1b. Approach (from AD-416):
Six winter hay feeding sites will be identified and partitioned into halves along a line that produces the greatest degree of symmetry as determined visually. One half at each site, chosen randomly, will be treated with 25 g of Neporex 2 SG granules per square meter (=0.5 g Cyromazine / square meter) on approximately 1 May. Control halves will remain untreated. Three emergence traps (0.5 x 0.5 m) will be placed on each half of each site on approximately 15 May. Sites will be enclosed with electric fence to exclude cattle. Traps will be serviced twice weekly and relocated every 2 weeks through approximately 31 July. Collected flies will be sexed and counted. Differences in collections from emergence traps in treated and control areas will be evaluated with Poisson Regression. Temporal differences in emergence patterns will be evaluated by comparisons of empirical distribution functions with the Kolmogorov-Smirnov Test.
3. Progress Report:
The efficacy of cyromazine (Neporex 2sg) for the control of stable flies developing in sites where supplemental hay was provided cattle during the winter was evaluated. Cyromazine was applied at the rate of 0.5 g / square meter as granules or spray ( Neporex 2sg dissolved in water at the rate of 62.5 g / liter) on 21 May 2012. Because of the unusually warm spring, stable fly larvae, pupae, and emerging adults were present in the substrates at the time of treatment.
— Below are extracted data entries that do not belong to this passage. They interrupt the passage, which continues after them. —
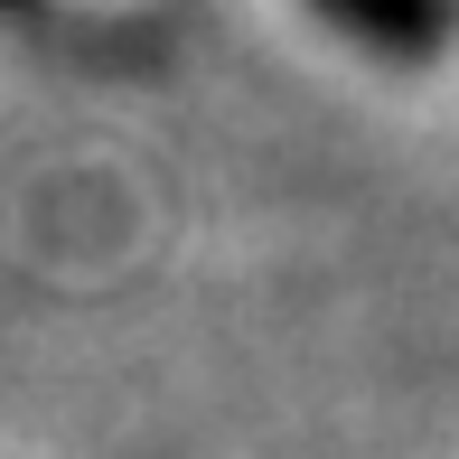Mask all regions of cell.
<instances>
[{
    "label": "cell",
    "instance_id": "cell-2",
    "mask_svg": "<svg viewBox=\"0 0 459 459\" xmlns=\"http://www.w3.org/2000/svg\"><path fill=\"white\" fill-rule=\"evenodd\" d=\"M0 10H10V0H0Z\"/></svg>",
    "mask_w": 459,
    "mask_h": 459
},
{
    "label": "cell",
    "instance_id": "cell-1",
    "mask_svg": "<svg viewBox=\"0 0 459 459\" xmlns=\"http://www.w3.org/2000/svg\"><path fill=\"white\" fill-rule=\"evenodd\" d=\"M338 38H357L366 56H394V66H422V56L450 48L459 0H309Z\"/></svg>",
    "mask_w": 459,
    "mask_h": 459
}]
</instances>
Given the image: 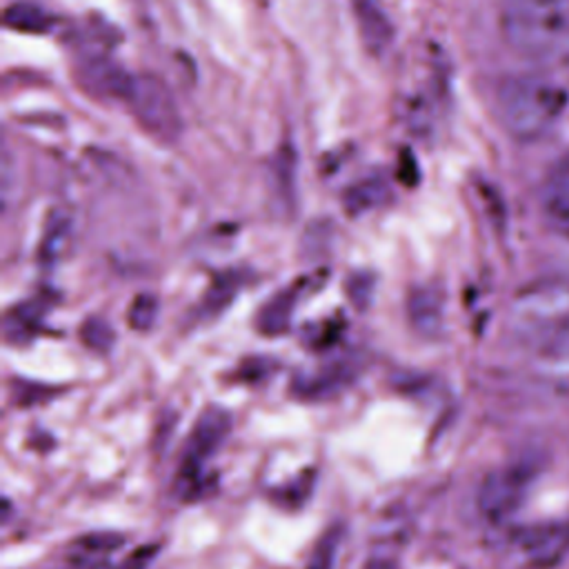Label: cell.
<instances>
[{"label":"cell","instance_id":"2e32d148","mask_svg":"<svg viewBox=\"0 0 569 569\" xmlns=\"http://www.w3.org/2000/svg\"><path fill=\"white\" fill-rule=\"evenodd\" d=\"M340 540H342V531L338 527L329 529L320 540L318 545L313 547V553L307 562V569H333L336 565V551L340 547Z\"/></svg>","mask_w":569,"mask_h":569},{"label":"cell","instance_id":"9c48e42d","mask_svg":"<svg viewBox=\"0 0 569 569\" xmlns=\"http://www.w3.org/2000/svg\"><path fill=\"white\" fill-rule=\"evenodd\" d=\"M527 369L531 380L556 398L569 396V338L545 349L527 353Z\"/></svg>","mask_w":569,"mask_h":569},{"label":"cell","instance_id":"7a4b0ae2","mask_svg":"<svg viewBox=\"0 0 569 569\" xmlns=\"http://www.w3.org/2000/svg\"><path fill=\"white\" fill-rule=\"evenodd\" d=\"M567 102V91L538 71L511 73L496 89L498 120L520 142L547 138L560 124Z\"/></svg>","mask_w":569,"mask_h":569},{"label":"cell","instance_id":"52a82bcc","mask_svg":"<svg viewBox=\"0 0 569 569\" xmlns=\"http://www.w3.org/2000/svg\"><path fill=\"white\" fill-rule=\"evenodd\" d=\"M529 473L518 467H505L491 471L478 491V509L491 522H505L511 518L525 500Z\"/></svg>","mask_w":569,"mask_h":569},{"label":"cell","instance_id":"e0dca14e","mask_svg":"<svg viewBox=\"0 0 569 569\" xmlns=\"http://www.w3.org/2000/svg\"><path fill=\"white\" fill-rule=\"evenodd\" d=\"M156 316H158V300L149 293L138 296L129 307V325L136 331H147L156 322Z\"/></svg>","mask_w":569,"mask_h":569},{"label":"cell","instance_id":"7c38bea8","mask_svg":"<svg viewBox=\"0 0 569 569\" xmlns=\"http://www.w3.org/2000/svg\"><path fill=\"white\" fill-rule=\"evenodd\" d=\"M407 313H409L411 327L418 333H422L427 338L436 336L442 327V298H440V293L429 284L413 287L409 298H407Z\"/></svg>","mask_w":569,"mask_h":569},{"label":"cell","instance_id":"6da1fadb","mask_svg":"<svg viewBox=\"0 0 569 569\" xmlns=\"http://www.w3.org/2000/svg\"><path fill=\"white\" fill-rule=\"evenodd\" d=\"M500 33L520 58L558 67L569 62V0H502Z\"/></svg>","mask_w":569,"mask_h":569},{"label":"cell","instance_id":"277c9868","mask_svg":"<svg viewBox=\"0 0 569 569\" xmlns=\"http://www.w3.org/2000/svg\"><path fill=\"white\" fill-rule=\"evenodd\" d=\"M231 431V416L222 407H207L193 422L176 473V487L182 500H200L213 489L207 460L216 456Z\"/></svg>","mask_w":569,"mask_h":569},{"label":"cell","instance_id":"5bb4252c","mask_svg":"<svg viewBox=\"0 0 569 569\" xmlns=\"http://www.w3.org/2000/svg\"><path fill=\"white\" fill-rule=\"evenodd\" d=\"M293 291H280L276 298H271L258 316V327L267 336H278L287 331L291 313H293Z\"/></svg>","mask_w":569,"mask_h":569},{"label":"cell","instance_id":"d6986e66","mask_svg":"<svg viewBox=\"0 0 569 569\" xmlns=\"http://www.w3.org/2000/svg\"><path fill=\"white\" fill-rule=\"evenodd\" d=\"M67 220L64 218H53V220H49V224H47V233H44V238H42V247H40V256H42V260H53L58 253H60V249H62V244H64V238H67Z\"/></svg>","mask_w":569,"mask_h":569},{"label":"cell","instance_id":"44dd1931","mask_svg":"<svg viewBox=\"0 0 569 569\" xmlns=\"http://www.w3.org/2000/svg\"><path fill=\"white\" fill-rule=\"evenodd\" d=\"M156 551H158L156 545L138 547L118 565V569H147L151 565V560L156 558Z\"/></svg>","mask_w":569,"mask_h":569},{"label":"cell","instance_id":"5b68a950","mask_svg":"<svg viewBox=\"0 0 569 569\" xmlns=\"http://www.w3.org/2000/svg\"><path fill=\"white\" fill-rule=\"evenodd\" d=\"M127 102L138 124L160 142H173L182 131L180 109L171 89L153 73H142L131 80Z\"/></svg>","mask_w":569,"mask_h":569},{"label":"cell","instance_id":"ac0fdd59","mask_svg":"<svg viewBox=\"0 0 569 569\" xmlns=\"http://www.w3.org/2000/svg\"><path fill=\"white\" fill-rule=\"evenodd\" d=\"M82 340H84V345L87 347H91V349H96V351H107L109 347H111V342H113V331H111V327L104 322V320H100V318H91V320H87L84 325H82Z\"/></svg>","mask_w":569,"mask_h":569},{"label":"cell","instance_id":"8992f818","mask_svg":"<svg viewBox=\"0 0 569 569\" xmlns=\"http://www.w3.org/2000/svg\"><path fill=\"white\" fill-rule=\"evenodd\" d=\"M511 549L525 567H553L569 551V522H536L516 527L511 531Z\"/></svg>","mask_w":569,"mask_h":569},{"label":"cell","instance_id":"3957f363","mask_svg":"<svg viewBox=\"0 0 569 569\" xmlns=\"http://www.w3.org/2000/svg\"><path fill=\"white\" fill-rule=\"evenodd\" d=\"M507 329L525 356L569 338V278L545 276L525 284L511 300Z\"/></svg>","mask_w":569,"mask_h":569},{"label":"cell","instance_id":"30bf717a","mask_svg":"<svg viewBox=\"0 0 569 569\" xmlns=\"http://www.w3.org/2000/svg\"><path fill=\"white\" fill-rule=\"evenodd\" d=\"M351 4L365 47L376 56L382 53L393 38V29L387 13L376 0H351Z\"/></svg>","mask_w":569,"mask_h":569},{"label":"cell","instance_id":"9a60e30c","mask_svg":"<svg viewBox=\"0 0 569 569\" xmlns=\"http://www.w3.org/2000/svg\"><path fill=\"white\" fill-rule=\"evenodd\" d=\"M4 22L11 29H20V31H42L47 27V16L40 7L27 4V2H18L11 4L4 13Z\"/></svg>","mask_w":569,"mask_h":569},{"label":"cell","instance_id":"ffe728a7","mask_svg":"<svg viewBox=\"0 0 569 569\" xmlns=\"http://www.w3.org/2000/svg\"><path fill=\"white\" fill-rule=\"evenodd\" d=\"M236 293V284H233V278L231 280H220L216 282L207 296H204V311L207 313H218L220 309H224L229 305V300L233 298Z\"/></svg>","mask_w":569,"mask_h":569},{"label":"cell","instance_id":"4fadbf2b","mask_svg":"<svg viewBox=\"0 0 569 569\" xmlns=\"http://www.w3.org/2000/svg\"><path fill=\"white\" fill-rule=\"evenodd\" d=\"M84 80L89 84L91 91L102 93V96H111V98H124L129 93L131 80L127 73H122L116 64L104 62V60H91L87 64L84 71Z\"/></svg>","mask_w":569,"mask_h":569},{"label":"cell","instance_id":"ba28073f","mask_svg":"<svg viewBox=\"0 0 569 569\" xmlns=\"http://www.w3.org/2000/svg\"><path fill=\"white\" fill-rule=\"evenodd\" d=\"M540 209L545 220L569 240V149L545 171L540 182Z\"/></svg>","mask_w":569,"mask_h":569},{"label":"cell","instance_id":"8fae6325","mask_svg":"<svg viewBox=\"0 0 569 569\" xmlns=\"http://www.w3.org/2000/svg\"><path fill=\"white\" fill-rule=\"evenodd\" d=\"M124 542L116 533H89L78 538L67 553V569H109L107 556Z\"/></svg>","mask_w":569,"mask_h":569}]
</instances>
Significant control (22%) was first observed 2 weeks after treatment. Control increased during the subsequent 2 weeks (69% and 90%) and achieved 100% 5 weeks after treatment. Stable fly emergence from control plots fell to very low levels after week 5 due to degradation of the substrate. Method of application, granules or spray, had no effect on the overall efficacy of cyromazine or the length of the lag between application and control.